#### [DATASET RECORDS]
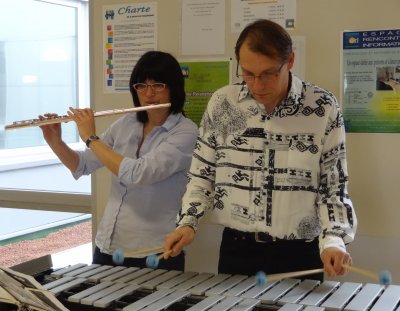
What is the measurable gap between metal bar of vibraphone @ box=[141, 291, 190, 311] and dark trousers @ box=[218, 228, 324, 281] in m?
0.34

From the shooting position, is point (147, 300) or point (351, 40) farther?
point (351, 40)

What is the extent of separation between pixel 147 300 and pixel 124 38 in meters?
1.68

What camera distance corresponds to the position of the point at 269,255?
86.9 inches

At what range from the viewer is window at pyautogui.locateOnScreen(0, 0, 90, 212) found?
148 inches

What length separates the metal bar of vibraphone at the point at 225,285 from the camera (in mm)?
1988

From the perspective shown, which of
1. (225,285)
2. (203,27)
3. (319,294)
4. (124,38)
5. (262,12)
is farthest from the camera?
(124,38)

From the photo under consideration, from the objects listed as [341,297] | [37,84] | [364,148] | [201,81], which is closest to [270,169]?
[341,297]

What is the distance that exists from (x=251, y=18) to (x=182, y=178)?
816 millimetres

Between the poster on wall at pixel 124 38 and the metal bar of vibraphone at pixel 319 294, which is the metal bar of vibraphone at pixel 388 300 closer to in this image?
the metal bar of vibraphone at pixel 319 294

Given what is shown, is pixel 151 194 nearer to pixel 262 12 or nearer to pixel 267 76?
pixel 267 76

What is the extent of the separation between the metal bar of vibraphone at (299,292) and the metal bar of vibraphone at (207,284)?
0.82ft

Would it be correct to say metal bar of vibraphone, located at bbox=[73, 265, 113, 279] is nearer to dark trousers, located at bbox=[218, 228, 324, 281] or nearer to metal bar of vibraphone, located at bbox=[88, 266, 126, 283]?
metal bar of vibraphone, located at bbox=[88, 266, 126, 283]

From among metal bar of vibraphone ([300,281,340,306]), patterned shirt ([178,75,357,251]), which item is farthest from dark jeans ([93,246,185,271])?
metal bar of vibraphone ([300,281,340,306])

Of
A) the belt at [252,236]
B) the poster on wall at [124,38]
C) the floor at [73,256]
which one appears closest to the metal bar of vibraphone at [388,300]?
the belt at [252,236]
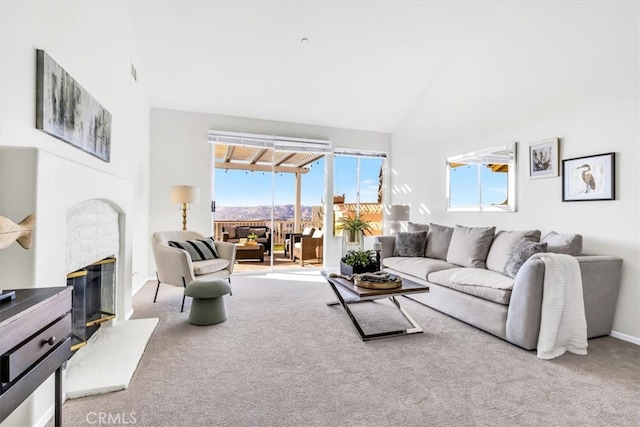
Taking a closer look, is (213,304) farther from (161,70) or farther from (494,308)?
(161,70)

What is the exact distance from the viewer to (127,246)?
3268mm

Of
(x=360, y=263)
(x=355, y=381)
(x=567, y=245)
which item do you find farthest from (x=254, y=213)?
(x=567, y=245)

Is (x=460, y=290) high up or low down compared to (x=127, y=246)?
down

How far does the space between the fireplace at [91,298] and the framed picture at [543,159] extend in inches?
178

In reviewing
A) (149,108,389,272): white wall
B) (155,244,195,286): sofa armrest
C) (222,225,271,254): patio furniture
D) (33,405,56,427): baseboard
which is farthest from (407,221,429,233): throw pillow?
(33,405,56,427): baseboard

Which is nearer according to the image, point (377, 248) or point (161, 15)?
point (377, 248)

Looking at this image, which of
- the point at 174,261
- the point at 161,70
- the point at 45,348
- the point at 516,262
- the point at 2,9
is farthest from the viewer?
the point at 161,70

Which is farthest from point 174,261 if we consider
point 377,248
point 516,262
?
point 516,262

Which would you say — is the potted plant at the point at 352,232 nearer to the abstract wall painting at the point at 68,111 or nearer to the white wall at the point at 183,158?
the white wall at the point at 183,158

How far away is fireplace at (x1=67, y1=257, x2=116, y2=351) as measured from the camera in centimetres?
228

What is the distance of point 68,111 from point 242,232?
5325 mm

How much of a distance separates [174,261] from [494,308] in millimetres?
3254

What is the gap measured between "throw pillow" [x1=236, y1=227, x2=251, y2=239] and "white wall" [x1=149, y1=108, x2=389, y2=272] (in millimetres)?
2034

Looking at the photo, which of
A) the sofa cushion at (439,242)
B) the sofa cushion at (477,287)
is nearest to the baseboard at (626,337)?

#### [OBJECTIVE]
Copy out verbatim every line of the material from the one containing "Which would you" through the end of the material, including both ends.

#### [PROBLEM SOLUTION]
Which would you say — is the potted plant at the point at 352,232 nearer to the abstract wall painting at the point at 68,111 or nearer to the white wall at the point at 183,158?
the white wall at the point at 183,158

How far away is fireplace at (x1=67, y1=257, x2=116, y2=351) as measured from the camera in centimetres?
228

What is the distance of point 68,111 from point 242,232?
5325 mm

How much of a distance separates [174,261] from [494,308] in millimetres?
3254

What is the gap measured between "throw pillow" [x1=236, y1=227, x2=251, y2=239] and "white wall" [x1=149, y1=108, x2=389, y2=272] (in millimetres)?
2034

Looking at the photo, which of
A) the sofa cushion at (439,242)
B) the sofa cushion at (477,287)
is nearest to the baseboard at (626,337)?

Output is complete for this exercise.